= Work to complete =
Reproduce every one of the records below word for word, leaving out the pictures.

= Dataset excerpts =
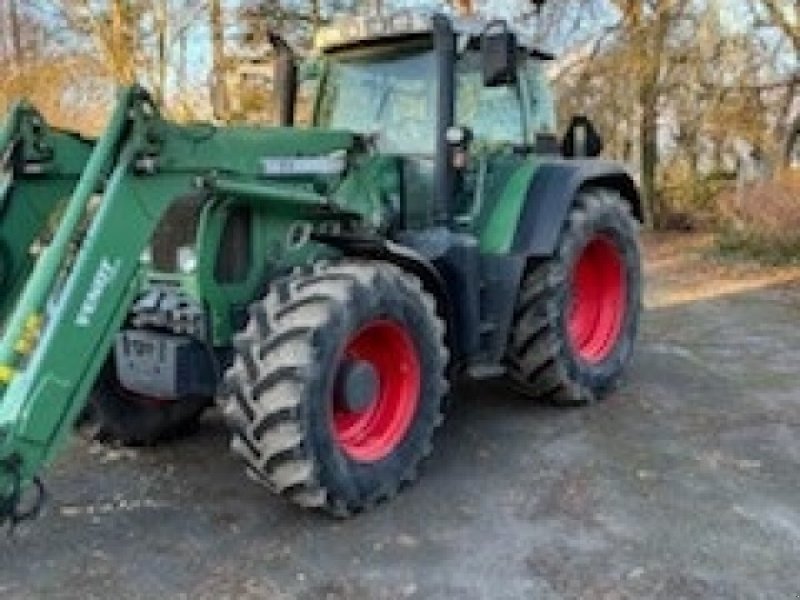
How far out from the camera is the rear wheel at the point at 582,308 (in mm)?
5785

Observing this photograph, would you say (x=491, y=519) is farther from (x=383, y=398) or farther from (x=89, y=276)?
(x=89, y=276)

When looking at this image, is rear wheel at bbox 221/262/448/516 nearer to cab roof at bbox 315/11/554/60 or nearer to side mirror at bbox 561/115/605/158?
cab roof at bbox 315/11/554/60

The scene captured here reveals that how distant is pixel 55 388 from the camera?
3703 mm

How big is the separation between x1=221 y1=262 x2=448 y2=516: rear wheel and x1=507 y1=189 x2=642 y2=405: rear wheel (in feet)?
3.49

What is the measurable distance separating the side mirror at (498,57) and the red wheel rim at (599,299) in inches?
66.0

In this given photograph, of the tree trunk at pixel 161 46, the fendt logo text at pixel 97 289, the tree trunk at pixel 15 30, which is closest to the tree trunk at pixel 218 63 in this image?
the tree trunk at pixel 161 46

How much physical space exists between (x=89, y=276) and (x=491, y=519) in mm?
1892

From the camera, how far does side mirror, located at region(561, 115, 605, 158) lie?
22.1ft

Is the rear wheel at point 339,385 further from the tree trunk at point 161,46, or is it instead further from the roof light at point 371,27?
the tree trunk at point 161,46

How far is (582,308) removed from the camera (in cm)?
664

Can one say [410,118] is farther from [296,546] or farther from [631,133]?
[631,133]

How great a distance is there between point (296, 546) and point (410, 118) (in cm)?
232

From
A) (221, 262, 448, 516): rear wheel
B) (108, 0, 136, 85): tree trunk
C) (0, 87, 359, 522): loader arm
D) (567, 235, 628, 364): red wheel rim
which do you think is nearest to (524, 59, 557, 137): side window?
(567, 235, 628, 364): red wheel rim

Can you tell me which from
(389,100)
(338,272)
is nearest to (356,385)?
(338,272)
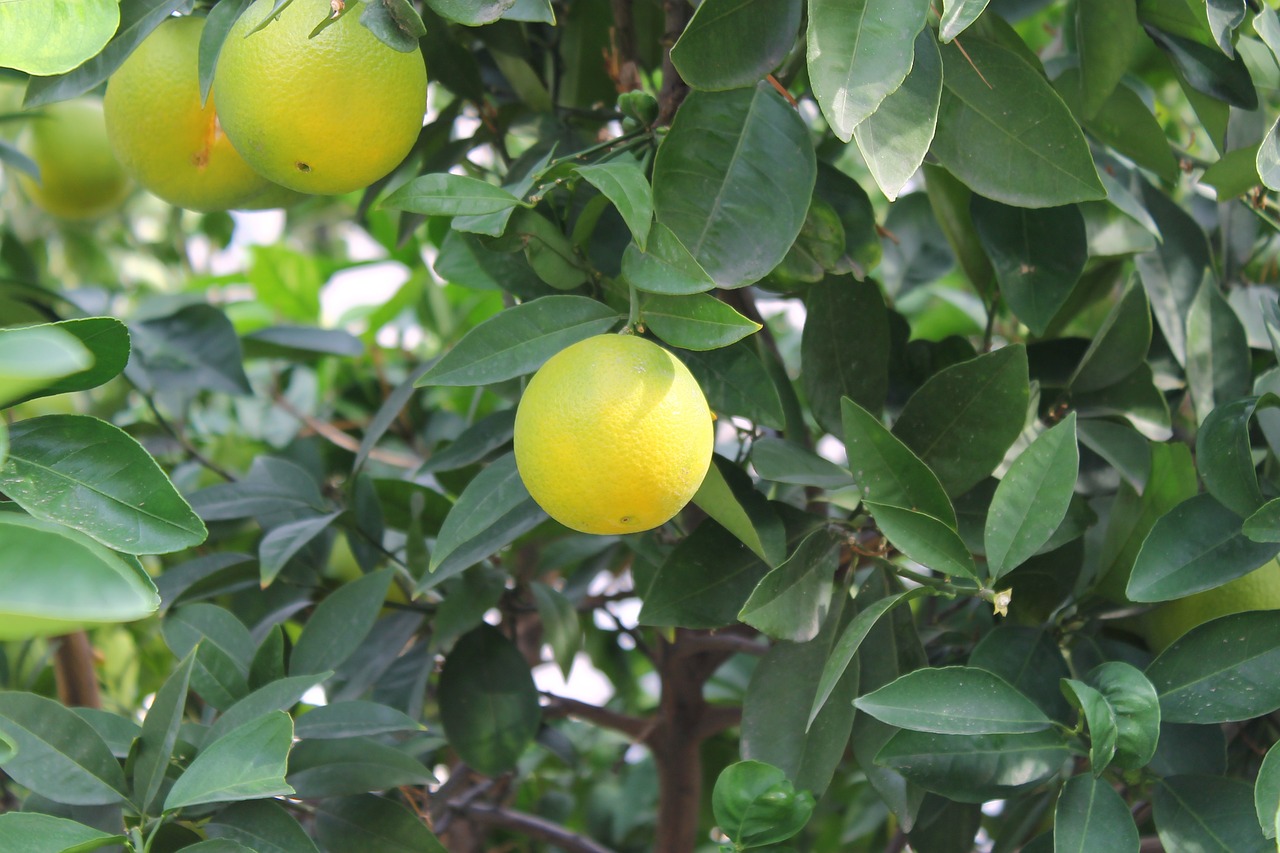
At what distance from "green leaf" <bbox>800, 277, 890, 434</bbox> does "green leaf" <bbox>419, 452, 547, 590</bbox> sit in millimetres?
266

= The completed task =
How far out from the camera is the rear wheel at the point at 582,308 (in mm)?
5785

Observing this photograph, would you say (x=491, y=519) is farther from (x=383, y=398) or farther from (x=89, y=276)?
(x=89, y=276)

When looking at this image, is rear wheel at bbox 221/262/448/516 nearer to cab roof at bbox 315/11/554/60 or nearer to side mirror at bbox 561/115/605/158?
cab roof at bbox 315/11/554/60

The scene captured here reveals that how distant is pixel 55 388 from the camera?
3703 mm

How big is the separation between x1=221 y1=262 x2=448 y2=516: rear wheel and x1=507 y1=189 x2=642 y2=405: rear wheel (in feet)?
3.49

What is the measurable distance separating the side mirror at (498,57) and the red wheel rim at (599,299) in inches?
66.0

In this given photograph, of the tree trunk at pixel 161 46, the fendt logo text at pixel 97 289, the tree trunk at pixel 15 30, which is closest to the tree trunk at pixel 218 63 in this image?
the tree trunk at pixel 161 46

How much physical space exists between (x=89, y=276) and (x=491, y=519) in mm?
1892

From the camera, how far does side mirror, located at region(561, 115, 605, 158) lie?
22.1ft

Is the rear wheel at point 339,385 further from the tree trunk at point 161,46, or is it instead further from the roof light at point 371,27?
the tree trunk at point 161,46

How far is (582,308) removed from the camera (in cm)?
664

Can one say [410,118] is farther from [296,546] or farther from [631,133]?
[631,133]

How great a distance is there between point (296, 546) and point (410, 118) (in cm)?
232

From
A) (221, 262, 448, 516): rear wheel
B) (108, 0, 136, 85): tree trunk
C) (0, 87, 359, 522): loader arm
D) (567, 235, 628, 364): red wheel rim
which do you think is nearest to (524, 59, 557, 137): side window?
(567, 235, 628, 364): red wheel rim

Can you tell me which from
(389,100)
(338,272)
is nearest to (356,385)?
(338,272)
At what distance from "green leaf" <bbox>800, 277, 890, 434</bbox> does "green leaf" <bbox>419, 452, 547, 590</bbox> sit in millimetres?
266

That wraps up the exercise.